Por todo lo anterior sólo puedo afirmar que A Complete Unknown (2024) no es mucho más que un disco de grandes temas de Dylan en la voz de alguien que consigue parecerse mucho al cantante, café para cafeteros tan válido para cadetes que no conocen nada del autor de Like a rolling stone como para los muy veteranos que nunca se cansan de los ingenios líricos del rapsoda interpretado por un excelso Chalamet que mereció el Óscar finalmente destinado para una actuación mucho más gris y monocromática que la suya.

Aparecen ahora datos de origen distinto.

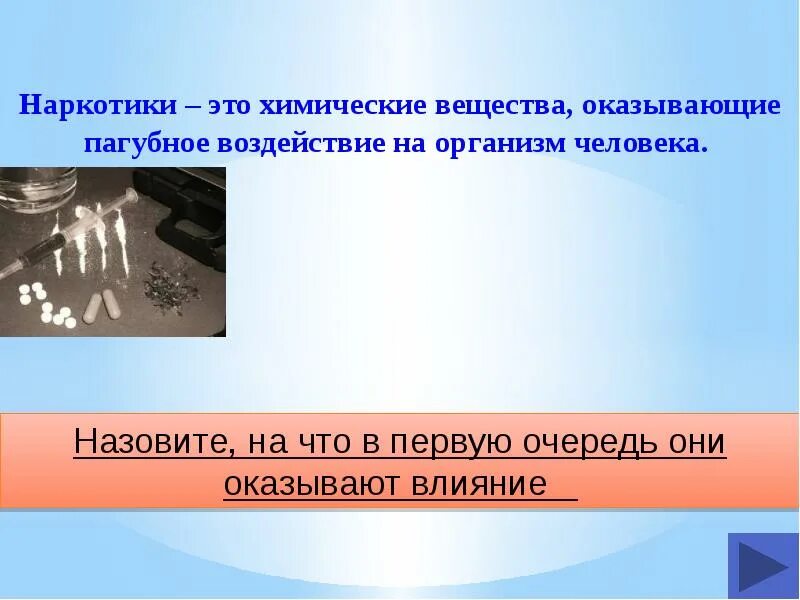 Наркотики – это химические вещества, оказывающие пагубное воздействие на организм человека.

Назовите, на что в первую очередь они оказывают влияние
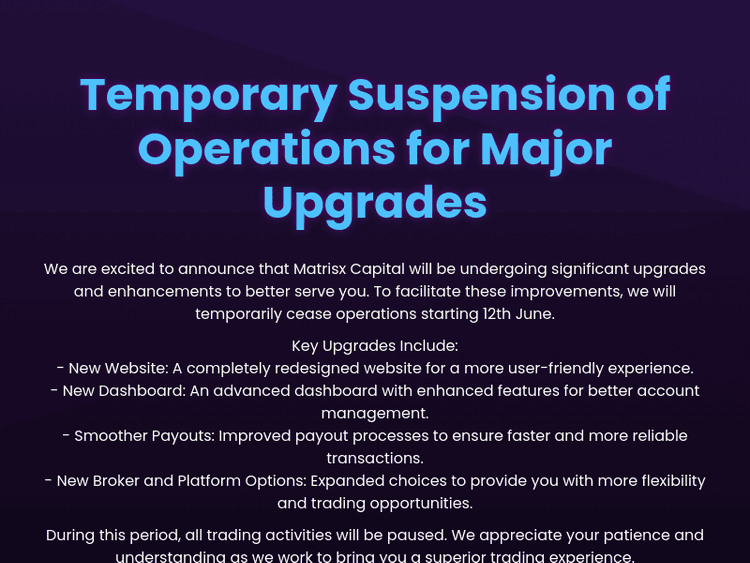 Temporary Suspension of Operations for Major Upgrades

We are excited to announce that Matrisx Capital will be undergoing significant upgrades and enhancements to better serve you. To facilitate these improvements, we will temporarily cease operations starting 12th June.

Key Upgrades Include:
- New Website: A completely redesigned website for a more user-friendly experience.
- New Dashboard: An advanced dashboard with enhanced features for better account management.
- Smoother Payouts: Improved payout processes to ensure faster and more reliable transactions.
- New Broker and Platform Options: Expanded choices to provide you with more flexibility and trading opportunities.

During this period, all trading activities will be paused. We appreciate your patience and understanding as we work to bring you a superior trading experience.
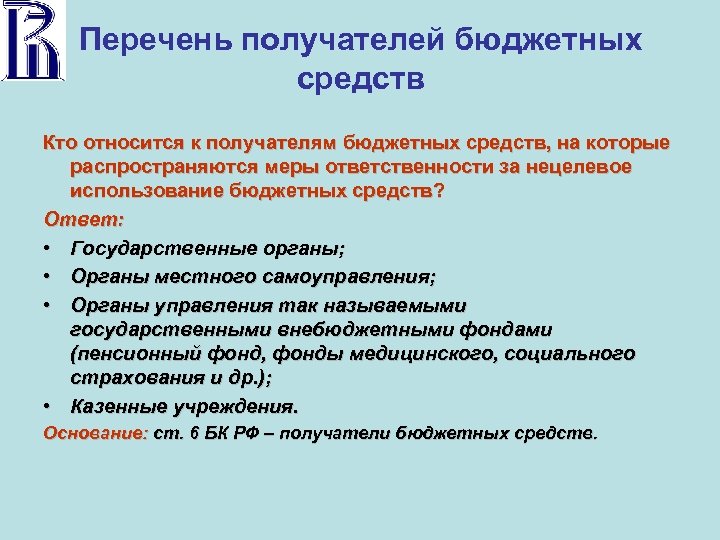 Перечень получателей бюджетных средств

Кто относится к получателям бюджетных средств, на которые распространяются меры ответственности за нецелевое использование бюджетных средств?

Ответ:

• Государственные органы;
• Органы местного самоуправления;
• Органы управления так называемыми государственными внебюджетными фондами (пенсионный фонд, фонды медицинского, социального страхования и др.);
• Казенные учреждения.

Основание: ст. 6 БК РФ – получатели бюджетных средств.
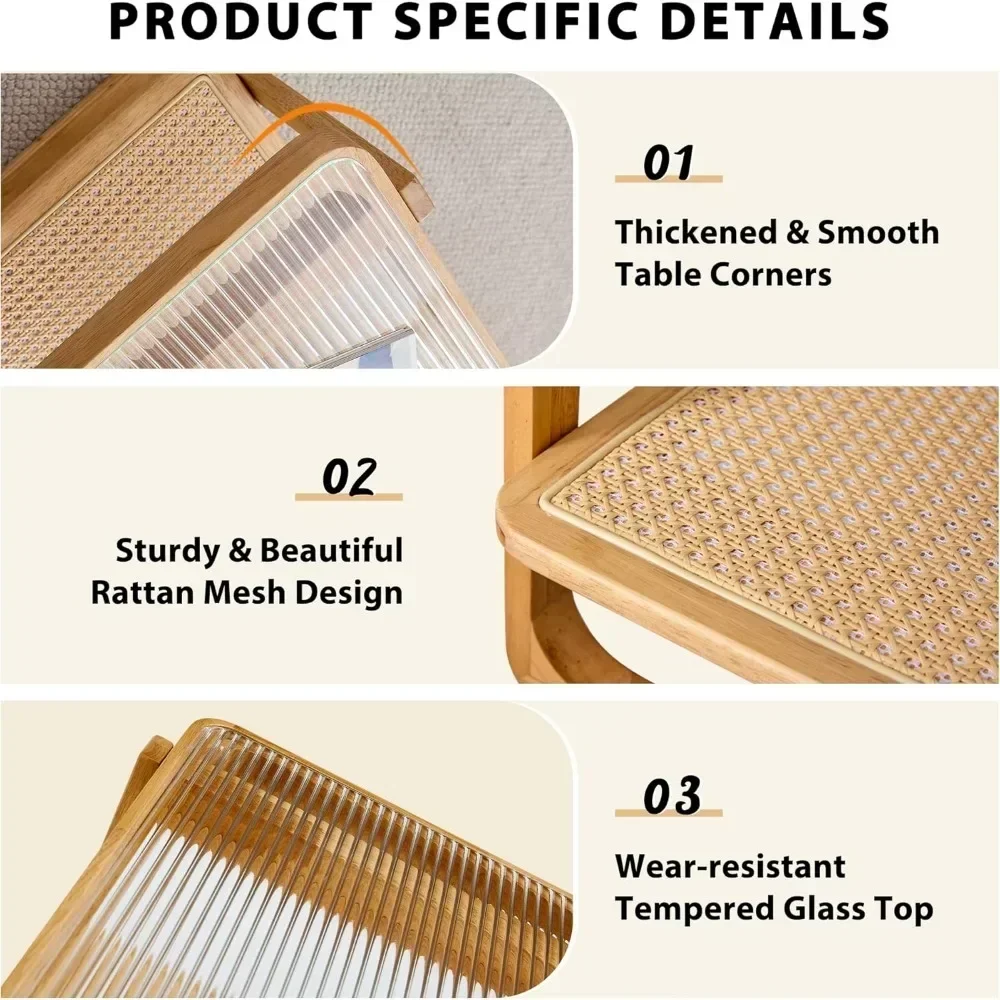 PRODUCT SPECIFIC DETAILS

01

Thickened & Smooth Table Corners

02

Sturdy & Beautiful Rattan Mesh Design

03

Wear-resistant Tempered Glass Top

Viendo la película de Mangold uno entiende sin demasiados esfuerzos por qué los hermanos Ethan y Joel Cohen desistieron de su interés inicial por hacer una biografía filmada de Dylan, hace ahora más de una década, para en su lugar dedicar la tragicómica Inside Llewyn Davis (2014) a uno de sus más destacados predecesores: Dave Van Ronk.
Si el exitoso Dylan, ese genio compuesto de multitudes, voló alto desde muy joven, el fracasado Van Ronk se la pegó una y otra vez contra el frío y duro hormigón al intentar alzar el vuelo a la caza de las musas y sus más ostentosas dádivas; y justo por eso es que la película de los Cohen resultó mucho mejor que la de Mangold, si bien Chalamet aparece tan inmenso en su actuación de joven recién llegado al ambiente neoyorquino de la música folk como antes lo hizo Oscar Isaac.

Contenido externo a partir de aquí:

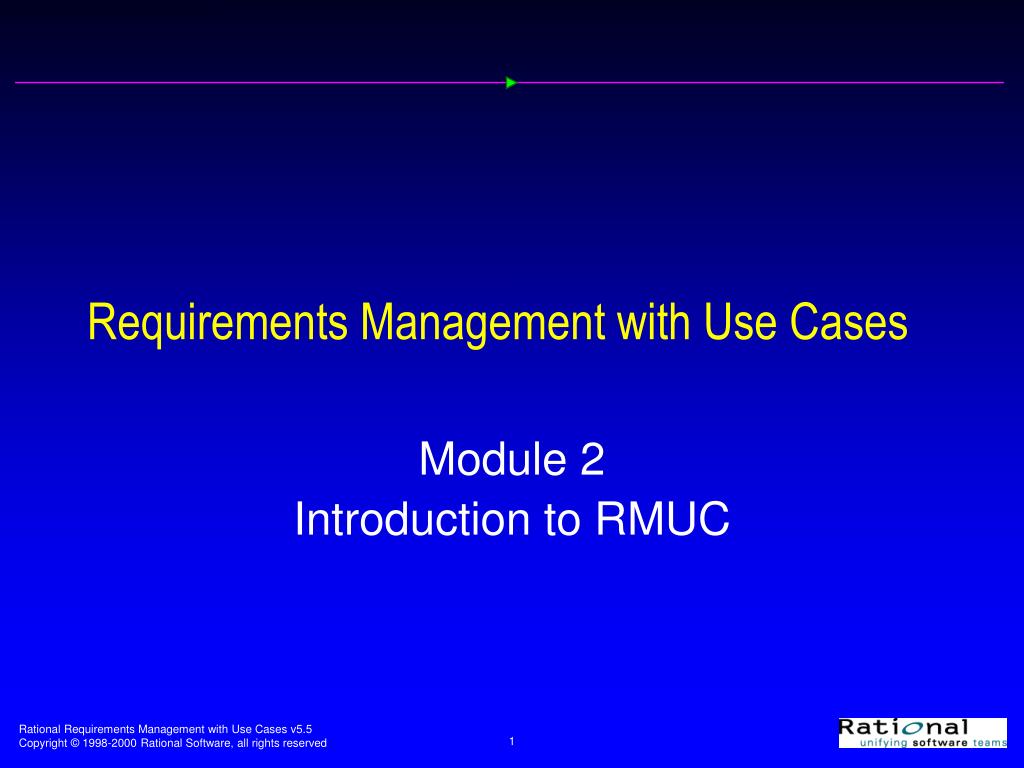 Requirements Management with Use Cases

Module 2
Introduction to RMUC

Rational Requirements Management with Use Cases v5.5
Copyright © 1998-2000 Rational Software, all rights reserved

1

Rational
unifying software teams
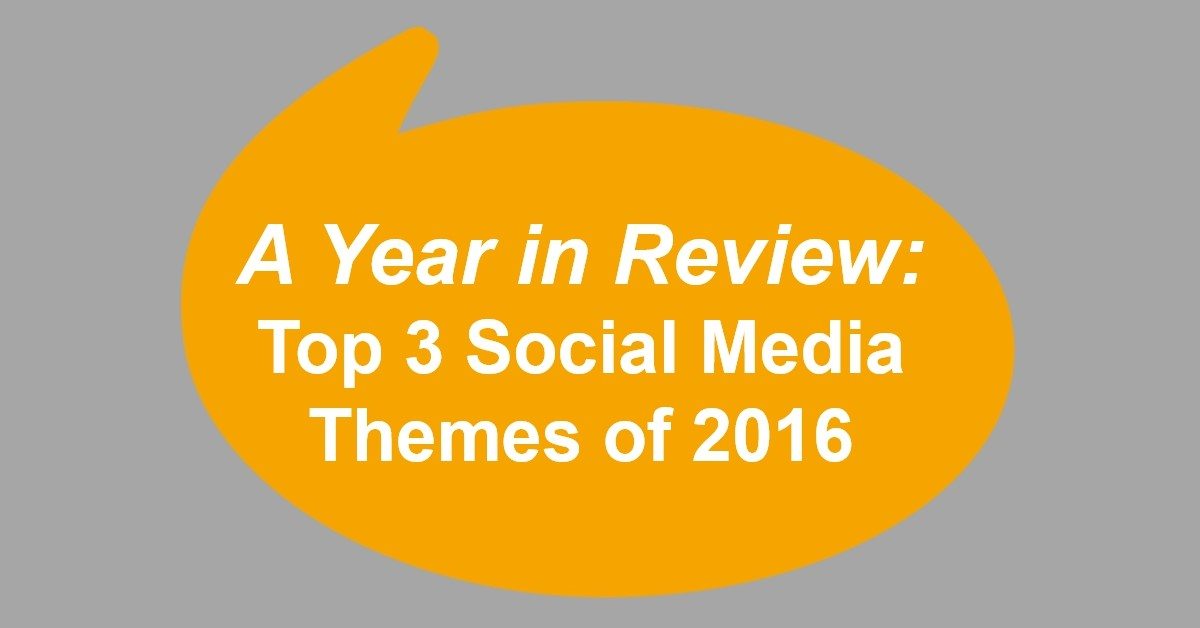 A Year in Review:
Top 3 Social Media Themes of 2016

Lo más interesante de la película de Mangold, en realidad apenas es un detalle en el conjunto de ese viaje que va del pie de cama de un enfermo Woody Guthrie a la controversia que supuso el célebre paso en acto del folk al rock en el célebre Festival de Música de Newport acontecido el 25 de julio de 1965: el daimon de Dylan. Un daimon, a la manera de Sócrates, de Philipp Mainländer y sobre todo de Plotino, que en el caso de Dylan, como se muestra en A complete unknown, no es otro que Eros.
Un hombre es la unión de un daimon particular con un espíritu concreto. Ahora leamos a Patrick Harpur «Las obras de arte son santuarios daimónicos, como las estatuas de los antiguos que se forjaban para, mágicamente, atraer y contener a un daimon o dios…» (Realidad daimónica, 1995). Y leamos también al injustamente olvidado Ludwig Klages: «Eros es elemental o cósmico en la medida en que el individuo que es atrapado por Eros experimenta, por así decirlo, una corriente pulsante e inundadora de electricidad.» (Ritmos y runas, 1944).
Porque, como afirmaba el protagonista de esa obra maestra que es Desgracia (1999), la novela del Premio Nobel de Literatura (Dylan también lo es, no lo olvidemos) J.M. Coetzee, «Sólo soy un sirviente de Eros.» Algo que en la película de Mangold queda patente cuando vemos a Dylan salta de cama en cama, sin descanso, de disco en disco, sin apenas sosiego, invirtiendo sus días y noches en el oficio intercambiable del trovador: la conquista y la composición, el amor y el arte, el cortejo de las amantes y el cuidado de las musas. Esclavo de su daimon, el Eros que une todo lo existente, Dylan vivió sus primeros años consagrado a la fuerza daimónica por excelencia: el impulso sexual. De eso nos habla también A Complete Unknown.